I admit, though, that I have wandered a little off topic at times on this blog so I'm meandering back today to the subject of body image and self-acceptance. As I write, the Endangered Species women summit is going on over in New York, organised by the Women’s Therapy Centre Institute. Its catchphrase or rallying cry is 'Take back your body' and its goal is to encourage a new visual culture - in fashion, the media and elsewhere - that embraces all shapes, sizes and skin tones, instead of setting unattainable standards. I went to the London version of the summit on March 4th where I met politicians, psychotherapists, educators and campaigners who are all trying to challenge a culture that's contributing to a rise in self-hate, negative self-talk, eating disorders and other harmful behaviours. That experience was one of the things that prompted me to give up negative thoughts about my body and appearance for Lent and to write this blog. If you want to hear more about the New York summit and why it's important, watch this two-minute video of New York therapist Caren Shapiro:
I'll be writing more about the Endangered Species summits and about some of the other organisations and individuals involved in them in the coming days. While on the topic of body, though, I'll just mention a magazine I came across this week.

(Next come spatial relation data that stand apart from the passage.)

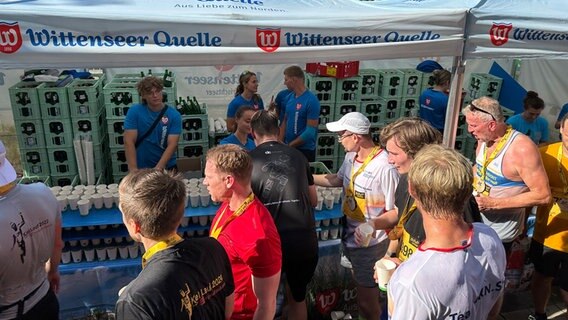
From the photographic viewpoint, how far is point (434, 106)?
5.65 m

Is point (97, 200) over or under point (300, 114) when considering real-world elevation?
under

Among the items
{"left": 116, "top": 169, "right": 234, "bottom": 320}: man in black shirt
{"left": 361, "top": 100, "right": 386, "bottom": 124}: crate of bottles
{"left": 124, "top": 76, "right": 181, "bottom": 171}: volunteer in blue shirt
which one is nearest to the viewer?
{"left": 116, "top": 169, "right": 234, "bottom": 320}: man in black shirt

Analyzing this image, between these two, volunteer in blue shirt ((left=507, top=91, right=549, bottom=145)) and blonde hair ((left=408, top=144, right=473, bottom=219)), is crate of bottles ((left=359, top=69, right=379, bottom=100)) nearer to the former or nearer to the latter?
volunteer in blue shirt ((left=507, top=91, right=549, bottom=145))

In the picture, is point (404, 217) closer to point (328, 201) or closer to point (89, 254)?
point (328, 201)

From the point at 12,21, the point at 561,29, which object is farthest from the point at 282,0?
the point at 561,29

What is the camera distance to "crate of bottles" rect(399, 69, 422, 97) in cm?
617

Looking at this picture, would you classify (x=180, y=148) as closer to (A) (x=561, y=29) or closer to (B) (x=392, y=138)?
(B) (x=392, y=138)

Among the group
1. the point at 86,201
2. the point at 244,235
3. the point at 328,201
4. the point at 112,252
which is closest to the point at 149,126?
the point at 86,201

It's called BEAUTIFUL and, to quote its website, it's "the UK's only intelligent glossy lifestyle magazine for curvy women". I love the blurb on the front cover of its latest issue: Your country needs your curves. The magazine only features images of women who are a UK size 12 or over, also known as "plus-size" models. Check out the magazine's website for more information and media articles about its launch in September last year.
To finish, an addendum to yesterday's post on loneliness. I have the impression, although I may be wrong, that everyone feels lonely now and again, even if you are in a relationship or are surrounded by children. I think it's part of the human condition (without getting too deep!). These days, I try to fill those moments of loneliness with healthy activities that nourish my soul - prayer, meditation and getting out into nature. I certainly didn't feel lonely sat on the top of Conwy Mountain in glorious sunshine on Friday morning, despite the fact there was no one else around. That was blissful solitude. So I'll end with another photo from Conwy Mountain, taken on Wednesday. The sun wasn't out that day, but the wild ponies were.